# End of February early March trip



## fowlerb14 (Feb 19, 2012)

I am trying to plan an inshore trip for late February early March. I would like to fish pensacola bay. I have never fished there, I have only fished areas around St George island. I am looking for a jumping off point on where to start. I'll probably launch at bayou Texar. I like to fish for reds and trout but would be game for fishing for anything. I have a couple of bottom rods on the boat but mostly spinning rods for red fishing. Any advice would be appreciated.

Thanks


----------



## FlatsBoy10 (Dec 31, 2012)

I would launch at the Bob Sykes ramp on the south side of bridge. Its the bridge running to Pensacola Beach from Gulf Breeze. On the right after toll plaza. From there you can head to pass which is about 4 miles west of launch at the end of Fort Pickens. You can fish for Bulls out there or go a little further offshore and fish artificial reefs or sunken ships for grouper andsnapper. Also can fish sound side of Pickens starting at jetties all the way almost to Bob Sikes for trout and slot reds. That is if the bait starts running and water temps warm up! If u want more info just pm me and be glad to share what little knowpdge I have! Haha


----------



## fowlerb14 (Feb 19, 2012)

## RAW DATA

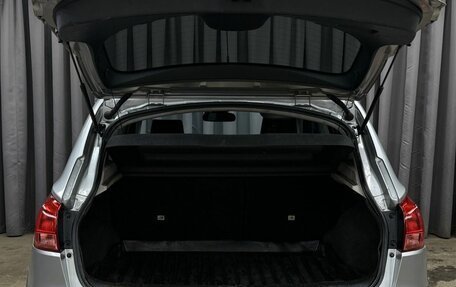 Nissan Qashqai, 2008 год, 749 999 рублей, 7 фотография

## STUDY QUESTIONS
**a)** List every named place mentioned in the fishing thread that comes before the data.
**b)** According to the fishing thread, how far is the pass from the Bob Sykes ramp, and in which direction?
**c)** Return the passage of the fishing thread between "I am trying" and "(Dec 31, 2012)", inclusive.

## SOLUTIONS PER TASK
**a)**
- pensacola bay
- St George island
- bayou Texar
- Bob Sykes ramp
- Pensacola Beach
- Gulf Breeze
- Fort Pickens

**b)** About 4 miles west of the launch, at the end of Fort Pickens.

**c)**
I am trying to plan an inshore trip for late February early March. I would like to fish pensacola bay. I have never fished there, I have only fished areas around St George island. I am looking for a jumping off point on where to start. I'll probably launch at bayou Texar. I like to fish for reds and trout but would be game for fishing for anything. I have a couple of bottom rods on the boat but mostly spinning rods for red fishing. Any advice would be appreciated.

Thanks


----------



## FlatsBoy10 (Dec 31, 2012)